Énoncé A - Condensez le paragraphe de l'extrait ci-dessous qui commence par « Toutefois, avant la tenue de cette conférence », sans perdre ses informations essentielles.

Extrait étudié -
◆ ◆ ◆ ◆ ◆ ◆ ◆
S'il est une question essentielle, vitale même pour l'avenir de la planète et de notre continent, une question qu'aucun pays ne peut résoudre seul et pour laquelle il ne saurait exister vingt-huit politiques différentes, c'est bien celle de la lutte contre le changement climatique. C'est pourquoi le Gouvernement a mis la question du climat et de la transition énergétique au cœur de ses priorités européennes, comme l'a rappelé le président de la République hier soir à Bruxelles.
L'urgence est là, en effet. L'Europe, qui est l'un des principaux consommateurs d'énergie au monde, ne peut plus continuer à produire et à consommer comme elle l'a fait au cours des dernières décennies. La concentration de gaz carbonique dans l'atmosphère a augmenté de 20 % depuis 1958, et de 40 % depuis 1750, début de l'ère industrielle. Cette trajectoire, largement alimentée par l'industrialisation européenne, américaine et aujourd'hui mondiale, n'est tout simplement pas soutenable. Malgré l'adoption du protocole de Kyoto ?- premier véritable accord international sur le sujet ?- et malgré les conférences des parties successives, la tendance au réchauffement climatique se poursuit.
Le dernier volet du cinquième rapport du Groupe d'experts intergouvernemental sur l'évolution du climat, paru le 13 avril dernier, nous l'a rappelé : les émissions mondiales de gaz à effet de serre atteignent des niveaux record et leur croissance n'a jamais été aussi rapide. Elles nous conduisent sur des trajectoires de réchauffement à l'horizon 2100 qui sont plus proches de quatre degrés que de deux. Or, il nous faut contenir la hausse des températures en deçà de ce seuil de deux degrés afin d'éviter des cycles de dérèglements irréversibles, mais également des impacts importants sur la santé publique. Si nous ne sommes pas en mesure de réagir collectivement, la planète deviendra bientôt invivable.
Cette urgence climatique appelle donc un sursaut à l'échelle internationale. C'est notre responsabilité ! Nous avons le devoir de mettre en œuvre un modèle de développement soutenable et durable, pour l'avenir et pour les générations futures. C'est pourquoi la France a décidé de s'engager : vous le savez, elle accueillera en 2015 la 21e conférence internationale sur le climat, que nous avons intitulée « Paris Climat 2015 ». C'est à cette occasion que les États devront s'engager sur un accord universel et ambitieux de réduction de leurs émissions.
Toutefois, avant la tenue de cette conférence, il est indispensable de nous mettre d'accord entre Européens sur nos propres objectifs de réduction des gaz à effet de serre d'ici à 2030. Notre unité de vues est un préalable nécessaire pour que l'Union européenne puisse peser de façon cohérente dans les négociations internationales et garantir l'obtention de cet accord mondial l'année prochaine.
C'est donc unis et solidaires que nous saurons répondre à ce défi majeur pour l'avenir de notre planète et de nos concitoyens. Vous le voyez, mesdames et messieurs les députés, notre ambition est grande et l'activité que nous déployons pour rapprocher les positions européennes est intense. S'engager rapidement vers un nouvel objectif de réduction des émissions de gaz à effet de serre, comme le propose la Commission européenne et comme nous le souhaitons, nous permettra non seulement d'engager cette dynamique mondiale mais également, au sein de l'Union européenne et en France, d'offrir une vision de long terme aux acteurs économiques et aux investisseurs, notamment pour développer les filières industrielles dites «bas carbone».
◆ ◆ ◆ ◆ ◆ ◆ ◆
Énoncé B - Mettez en forme les lignes de tous les enregistrements ci-dessous sous forme de liste JSON de chaînes, à raison d'une chaîne par ligne, en omettant les lignes vides.
◆ ◆ ◆ ◆ ◆ ◆ ◆
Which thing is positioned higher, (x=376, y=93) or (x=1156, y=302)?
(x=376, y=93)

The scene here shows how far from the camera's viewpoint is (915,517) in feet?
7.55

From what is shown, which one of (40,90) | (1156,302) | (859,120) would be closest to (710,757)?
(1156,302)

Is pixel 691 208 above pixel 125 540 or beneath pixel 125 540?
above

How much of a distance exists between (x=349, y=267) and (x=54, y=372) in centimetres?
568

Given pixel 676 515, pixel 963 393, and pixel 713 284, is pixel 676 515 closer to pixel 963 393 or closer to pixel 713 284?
◆ ◆ ◆ ◆ ◆ ◆ ◆
Réponse complète A - Avant cette conférence, les Européens doivent s'accorder sur leurs propres objectifs de réduction des gaz à effet de serre d'ici à 2030. Cette unité est indispensable pour que l'Union européenne pèse de façon cohérente dans les négociations internationales et garantisse l'accord mondial l'année prochaine.

Réponse complète B -
[
  "Which thing is positioned higher, (x=376, y=93) or (x=1156, y=302)?",
  "(x=376, y=93)",
  "The scene here shows how far from the camera's viewpoint is (915,517) in feet?",
  "7.55",
  "From what is shown, which one of (40,90) | (1156,302) | (859,120) would be closest to (710,757)?",
  "(1156,302)",
  "Is pixel 691 208 above pixel 125 540 or beneath pixel 125 540?",
  "above",
  "How much of a distance exists between (x=349, y=267) and (x=54, y=372) in centimetres?",
  "568",
  "Given pixel 676 515, pixel 963 393, and pixel 713 284, is pixel 676 515 closer to pixel 963 393 or closer to pixel 713 284?"
]